Main Content Area Adaptation: The main content area dynamically updates to display the feed of the selected folder. The title clearly indicates the current view (e.g., "UX Design Folder").
View Toggles: Buttons for "Grid View", "List View", and "Channels in Folder" allow users to quickly switch how content is displayed within a folder.
Grid View: Displays video thumbnails in a multi-column layout, ideal for visual browsing.
List View: Presents videos in a vertical list, providing more space for titles and descriptions, suitable for quick scanning.

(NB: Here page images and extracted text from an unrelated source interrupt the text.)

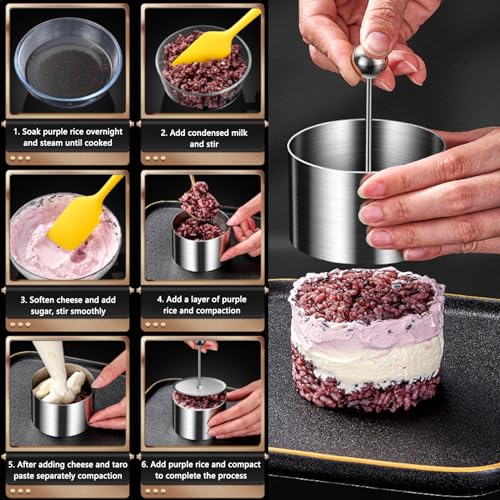 1. Soak purple rice overnight and steam until cooked

2. Add condensed milk and stir

3. Soften cheese and add sugar, stir smoothly

4. Add a layer of purple rice and compaction

5. After adding cheese and taro paste separately compaction

6. Add purple rice and compact to complete the process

Channels in Folder View: This view showcases channel cards with their circular avatars, names, subscriber counts, and subscription status, offering a quick way to browse channels within a specific interest.
Folder Management Modal: A modal overlay provides a centralized place to rename, delete, and add new folders, ensuring these administrative tasks are accessible but not cluttering the primary browsing experience.
Implementing the Channel Folders feature is expected to yield several significant benefits:
Decreased time to find desired content: Measured by tracking the average time from a user landing on the subscriptions page to them initiating playback of a video from a specific folder.
Increased engagement with subscribed channels: Tracked by an increase in the average number of unique subscribed channels watched per user session within the folder views.
Higher user satisfaction with subscription management: Measured through post-feature release surveys and NPS (Net Promoter Score).
Mental Models Matter: Users' existing organizational patterns (email folders, file systems) strongly influenced their expectations for content organization.
Context Is King: The same user behaves completely differently when seeking education vs. entertainment vs. background content.
Automation Acceptance: Users embraced AI-powered categorization when they maintained override control and could understand the logic.
The Channel Folders feature represents a fundamental shift from algorithm-driven content discovery to user-empowered content organization. By combining intelligent automation with user control, we've created a solution that scales with users' diverse and evolving interests while maintaining the serendipitous discovery that makes YouTube engaging.
This project demonstrates the value of deep user research, iterative design, and technical feasibility consideration in creating features that genuinely improve user experience. The folder-based approach not only solved the immediate problem of subscription overwhelm but opened new possibilities for personalized content consumption and creator-audience connection.
Most importantly, this redesign puts users back in control of their content experience while leveraging YouTube's strengths in content recommendation and discovery. It's a solution that grows with users, adapts to their changing interests, and makes the vast YouTube ecosystem more navigable and personally relevant.
The success of this feature validates the approach of starting with user problems, designing for flexibility and control, and implementing with careful attention to performance and accessibility. It serves as a model for how platform features can enhance rather than replace human agency in content curation and discovery.